By that he means they have "a dark string sound...also in the
woodwinds and the brass, they all have this tendency to the darker
sound, compared to the European standard".
Perfect for Brahms? The Gramophone thought so, touting Chailly's
Brahms as an exemplar of "classical music's way of reinventing
itself and staying relevant to every generation".
But if the Gramophone thought the approach was fresh, it came, in
Chailly's view, in part from the Gewandhaus's tradition of playing
Bach, on a weekly basis.
"They are very cultivated musicians because every week they play
Bach and there is no modern large orchestra in the world which plays
Bach every week," he said, referring to the orchestra's "second job"

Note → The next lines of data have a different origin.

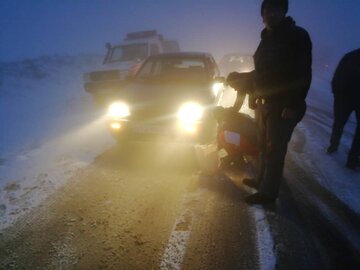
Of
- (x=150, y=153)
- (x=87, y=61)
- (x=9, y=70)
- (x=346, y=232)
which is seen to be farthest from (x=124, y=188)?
(x=87, y=61)

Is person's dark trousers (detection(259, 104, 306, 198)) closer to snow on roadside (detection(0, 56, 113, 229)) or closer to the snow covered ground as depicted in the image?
the snow covered ground

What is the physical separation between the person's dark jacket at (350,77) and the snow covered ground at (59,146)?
1072 mm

playing at Leipzig's St. Thomas Church.
Chailly's own passion for music, demonstrated to audiences
throughout the world for more than four decades, he attributes in
part to his father Luciano, a composer and arts administrator, who
when Chailly was 10 dumped him in the upper-row seats for a concert
in Rome by the RAI orchestra.
Neither Chailly nor his father knew that one of the pieces on the
program would be Mahler's First Symphony, the "Titan", but it left a
lasting impression.
"I didn't know what kind of music it was and only after I discovered
it was the Mahler First Symphony," he said. "How can you know, at
the age of 9 or 10, but that was an opening to a new universe which
was for me something I would never forget."
And what is Chailly's next recording project? "We are thinking of a
complete set of the Rachmaninoff symphonies, also with the
Gewandhaus, so a major drive into the late romantic repertoire, very
close to the sound culture of the Gewandhaus."